Personally, I have no interest in converting anyone to my own religious or philosophical worldview, except for certain moral convictions of the latter—such as an abhorrence of racism, homophobia and capital punishment (in my earliest writings I suggested that a humanistic sociology could be helpful in combating these three instances of inhumanity—I did not use the term “homophobia” because it had not yet come into the language). I regard it as part of my religious freedom that I am free to convey my own convictions to others and, even in amicable dialogue, to explain why I disagree with some of theirs. No desire to “proselytize” here! But I have respect for those who feel that they must do so, as long as they do it without coercion—even if I do not particularly respect their belief system as such—and especially if they engage in their missionary activity under threat of persecution and death.

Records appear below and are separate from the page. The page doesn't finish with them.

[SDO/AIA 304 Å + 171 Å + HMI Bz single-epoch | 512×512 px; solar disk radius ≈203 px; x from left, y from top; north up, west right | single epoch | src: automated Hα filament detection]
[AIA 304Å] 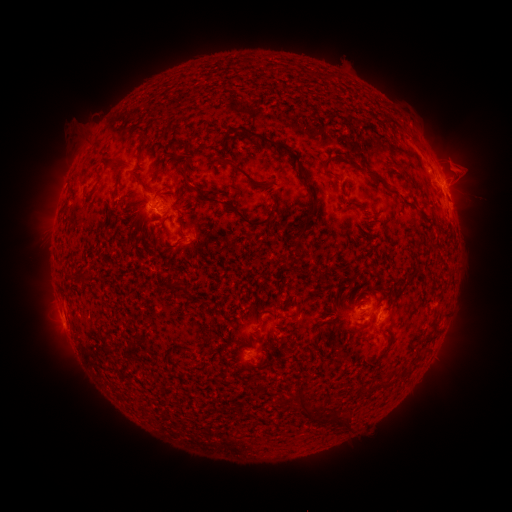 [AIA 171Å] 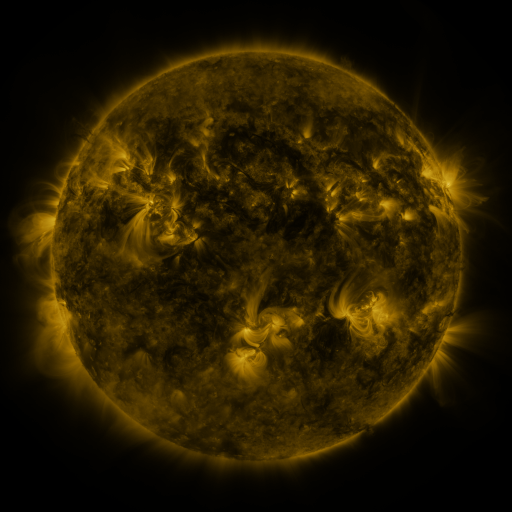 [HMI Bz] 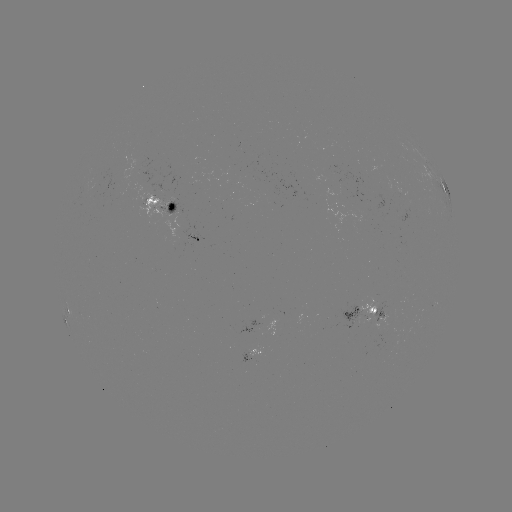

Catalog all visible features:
filament: (347, 115, 356, 125)
filament: (388, 116, 397, 125)
filament: (362, 118, 373, 130)
filament: (245, 130, 319, 206)
filament: (407, 133, 418, 144)
filament: (350, 135, 374, 156)
filament: (170, 140, 187, 149)
filament: (139, 142, 147, 163)
filament: (109, 160, 122, 171)
filament: (228, 161, 265, 192)
filament: (320, 161, 336, 178)
filament: (178, 162, 191, 188)
filament: (362, 166, 386, 187)
filament: (130, 170, 145, 185)
filament: (395, 178, 407, 188)
filament: (82, 184, 98, 200)
filament: (194, 185, 276, 227)
filament: (294, 209, 316, 244)
filament: (169, 282, 179, 290)
filament: (179, 282, 190, 297)
filament: (376, 351, 386, 360)
filament: (378, 380, 389, 389)
filament: (296, 393, 309, 415)
filament: (341, 412, 353, 431)
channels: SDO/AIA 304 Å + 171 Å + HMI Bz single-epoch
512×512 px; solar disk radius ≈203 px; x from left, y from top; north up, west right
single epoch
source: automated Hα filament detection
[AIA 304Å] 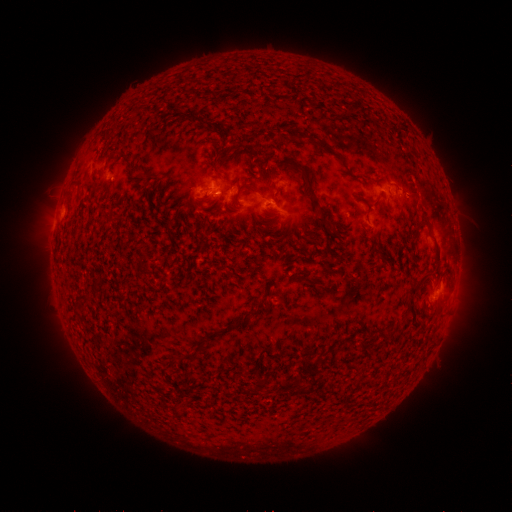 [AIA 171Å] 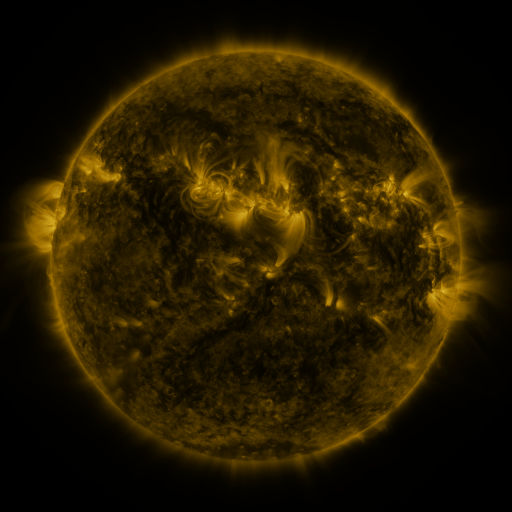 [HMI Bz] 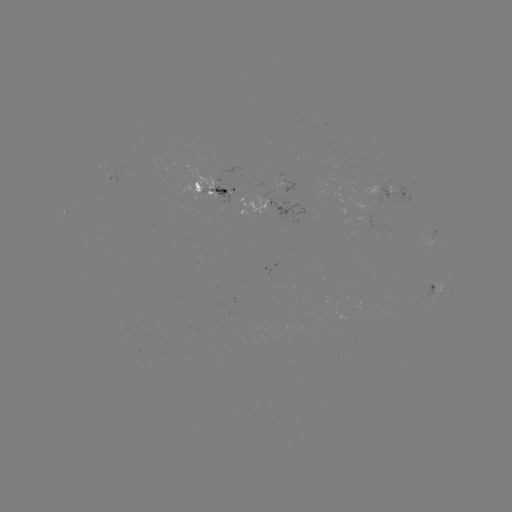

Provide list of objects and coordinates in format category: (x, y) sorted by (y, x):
filament: (349, 111)
filament: (297, 137)
filament: (324, 145)
filament: (231, 150)
filament: (252, 186)
filament: (318, 206)
filament: (112, 219)
filament: (423, 223)
filament: (438, 273)
filament: (416, 288)
filament: (82, 297)
filament: (248, 315)
filament: (295, 380)
filament: (257, 387)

As a social scientist committed to Max Weber’s methodology of “interpretative understanding” (Verstehen), I think it is important to put oneself into the mindset of people whose behavior one wants to explain. A few years ago the Southern Baptist Convention reiterated its intention to continue its program to convert Jews. This has been a big no-no in mainline Protestantism, ever since sometime in the 1940s Reinhold Niebuhr, its most renowned theologian, said that Jews should not be targets of conversion efforts (a position with which I fully agree). The Southern Baptist statement aroused particular resentment among Jews. Some Jewish organizations condemned it as anti-Semitic. In a conversation with me, a rabbi friend of mine made the same charge. I suggested to him that he should put himself in the minds of the people who made this statement. They actually believe that anyone who does not “accept Jesus Christ as lord and savior” cannot attain eternal life in heaven. Therefore the Gospel must be preached to “all nations.” I think this is a foolish and objectionable belief. But anti-Semitic? Hardly so. To exclude Jews from the opportunity to go to heaven—that would be anti-Semitic! I did not, alas, convince my friend.